→ **WHAT THE TASK ASKS**
All of the entries should be returned without a single change.

→ **DATA PROVIDED**
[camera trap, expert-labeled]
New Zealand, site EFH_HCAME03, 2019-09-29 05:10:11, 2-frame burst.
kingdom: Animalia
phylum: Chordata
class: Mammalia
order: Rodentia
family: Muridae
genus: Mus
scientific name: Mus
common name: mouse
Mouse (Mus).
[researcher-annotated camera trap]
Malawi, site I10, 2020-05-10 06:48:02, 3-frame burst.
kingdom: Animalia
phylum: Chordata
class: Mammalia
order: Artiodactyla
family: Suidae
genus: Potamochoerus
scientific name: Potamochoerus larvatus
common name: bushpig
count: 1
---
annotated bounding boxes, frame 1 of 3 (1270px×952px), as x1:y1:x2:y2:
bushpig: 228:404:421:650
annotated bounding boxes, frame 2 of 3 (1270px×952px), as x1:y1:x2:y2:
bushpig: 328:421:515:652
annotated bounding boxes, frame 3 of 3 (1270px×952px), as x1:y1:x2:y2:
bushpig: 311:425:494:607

→ **PROBLEM SOLUTION**
[camera trap, expert-labeled]
New Zealand, site EFH_HCAME03, 2019-09-29 05:10:11, 2-frame burst.
kingdom: Animalia
phylum: Chordata
class: Mammalia
order: Rodentia
family: Muridae
genus: Mus
scientific name: Mus
common name: mouse
Mouse (Mus).
[researcher-annotated camera trap]
Malawi, site I10, 2020-05-10 06:48:02, 3-frame burst.
kingdom: Animalia
phylum: Chordata
class: Mammalia
order: Artiodactyla
family: Suidae
genus: Potamochoerus
scientific name: Potamochoerus larvatus
common name: bushpig
count: 1
---
annotated bounding boxes, frame 1 of 3 (1270px×952px), as x1:y1:x2:y2:
bushpig: 228:404:421:650
annotated bounding boxes, frame 2 of 3 (1270px×952px), as x1:y1:x2:y2:
bushpig: 328:421:515:652
annotated bounding boxes, frame 3 of 3 (1270px×952px), as x1:y1:x2:y2:
bushpig: 311:425:494:607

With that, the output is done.